• Tasks and exercises
1) From the NAP-5 passage, list the non-obstetric risk factors for awareness, given in parentheses, that the text says combine in obstetric cases.
2) Copy out the NAP-5 passage between "What've They Done?" and "Did They Find?", inclusive.

• Passage
What've They Done?
Similar to previous NAPs they used local co-ordinators at each hospital through the UK to collect and feedback any reports of AAGA over a period of 12 months (1st June 2012 – 31st May 2013). This was then compared against a ‘denominator’ survey that attempted to get an idea of the total number of anaesthetics being performed. Reporting of awareness was a completely passive process (i.e. patients weren’t specifically questioned about it) though there were efforts to increase the publicity of the study to ensure that other non-anaesthetist healthcare professionals that received reports of awareness (e.g. GPs, psychiatrists) might feedback to the local co-ordinator.
What Did They Find?
The baseline activity survey provided an estimate of 2.8 million anaesthetics given during this period to act as the denominator. As such, this gave an approximate incidence of awareness of about 1 in 19,000 anaesthetics (depending on the strictness of inclusion criteria). Even if the most pessimistic interpretation of the data was employed (with all the reports of indeterminable nature being assumed to be definite awareness) this worked out at an incidence of 1 in 12,000 anaesthetics.
These numbers do seem some way from previously quoted values (in a good way), though I think it is upon closer inspection of the events where some interesting points can be found.
There are many more facets of awareness and risk factors that I won’t transcribe here for the sake of brevity, but the very high obstetric incidence is particularly notable, though many of the risk factors seem to be a combination of several non-obstetric ones in one big helping (lower/different dosing, larger patients, difficult airways and emergency situations). I'm not quite convinced that the choice of drugs plays a role in awareness, rather that they are an artefact of the scenarios they are most commonly used (thio in RSI), but it does call for a pause for thought as your calculate your thio induction dose.
Firstly, we are generally doing a great job with regards to AAGA. As one of the most feared complications for patients and anaesthetists, the incidence is reassuringly low. Though it might be less headline grabbing than the converse, audits confirming good care are just as important as those demonstrating gaps.
Secondly, and I think most importantly, the recommendations highlight an important tenet of anaesthesia (despite my facetious remarks for comic effect). It’s not about the fancy kit, dramatic procedures and experimental techniques; it’s about being meticulous with the basics. Humans make mistakes and always will, and it is essentially a numbers game. I’ve started viewing more and more of my practice as windows for different slips and lapses to creep in and risk affecting my patient. We can probably get away without twitching patients most of the time, but that 1 in 19000 ratio gets smaller. Giving reversal agent is a bit of extra faff, but that ratio gets smaller still. Premixed cefuroxime next to my thio is unlikely to cause problems, but my odds are getting pretty small now. We’ve got a margin for error with awareness most of the time, but I like as many safety nets as I can have, and I doubt our patients would object to this. And I think that is what NAP-5 is all about.

• Information shown
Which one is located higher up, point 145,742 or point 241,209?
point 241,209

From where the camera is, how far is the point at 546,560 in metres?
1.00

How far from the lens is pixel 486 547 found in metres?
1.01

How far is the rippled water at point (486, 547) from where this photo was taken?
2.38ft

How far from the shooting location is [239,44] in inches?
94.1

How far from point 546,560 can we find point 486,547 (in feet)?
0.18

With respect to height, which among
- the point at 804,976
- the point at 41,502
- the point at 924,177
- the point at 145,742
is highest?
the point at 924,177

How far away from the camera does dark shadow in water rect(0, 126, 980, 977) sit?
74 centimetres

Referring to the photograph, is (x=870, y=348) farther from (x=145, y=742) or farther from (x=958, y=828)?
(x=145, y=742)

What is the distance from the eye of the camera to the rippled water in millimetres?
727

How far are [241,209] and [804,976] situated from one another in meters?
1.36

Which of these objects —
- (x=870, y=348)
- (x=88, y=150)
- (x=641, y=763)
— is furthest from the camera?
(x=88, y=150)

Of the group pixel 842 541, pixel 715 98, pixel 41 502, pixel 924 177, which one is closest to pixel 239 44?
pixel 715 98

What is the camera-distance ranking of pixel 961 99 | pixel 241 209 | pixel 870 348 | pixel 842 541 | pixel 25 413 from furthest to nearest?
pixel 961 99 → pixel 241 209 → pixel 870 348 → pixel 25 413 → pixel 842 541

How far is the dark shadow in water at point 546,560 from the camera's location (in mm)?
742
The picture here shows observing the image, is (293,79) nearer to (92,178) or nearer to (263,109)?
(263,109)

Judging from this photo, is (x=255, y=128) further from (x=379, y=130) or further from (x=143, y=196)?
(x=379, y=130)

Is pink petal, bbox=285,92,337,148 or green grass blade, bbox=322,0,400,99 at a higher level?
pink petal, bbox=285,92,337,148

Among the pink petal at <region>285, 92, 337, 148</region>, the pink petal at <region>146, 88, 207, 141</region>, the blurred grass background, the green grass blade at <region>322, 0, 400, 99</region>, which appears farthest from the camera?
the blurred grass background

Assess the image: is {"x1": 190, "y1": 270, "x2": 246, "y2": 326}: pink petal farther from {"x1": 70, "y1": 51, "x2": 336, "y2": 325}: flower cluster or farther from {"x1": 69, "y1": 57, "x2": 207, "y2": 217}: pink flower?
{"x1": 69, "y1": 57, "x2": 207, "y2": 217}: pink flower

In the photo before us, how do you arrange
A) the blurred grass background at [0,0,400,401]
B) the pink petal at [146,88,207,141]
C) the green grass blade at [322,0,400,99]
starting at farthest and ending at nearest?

• Problem solutions
1)
- Lower/different dosing
- Larger patients
- Difficult airways
- Emergency situations

2)
What've They Done?
Similar to previous NAPs they used local co-ordinators at each hospital through the UK to collect and feedback any reports of AAGA over a period of 12 months (1st June 2012 – 31st May 2013). This was then compared against a ‘denominator’ survey that attempted to get an idea of the total number of anaesthetics being performed. Reporting of awareness was a completely passive process (i.e. patients weren’t specifically questioned about it) though there were efforts to increase the publicity of the study to ensure that other non-anaesthetist healthcare professionals that received reports of awareness (e.g. GPs, psychiatrists) might feedback to the local co-ordinator.
What Did They Find?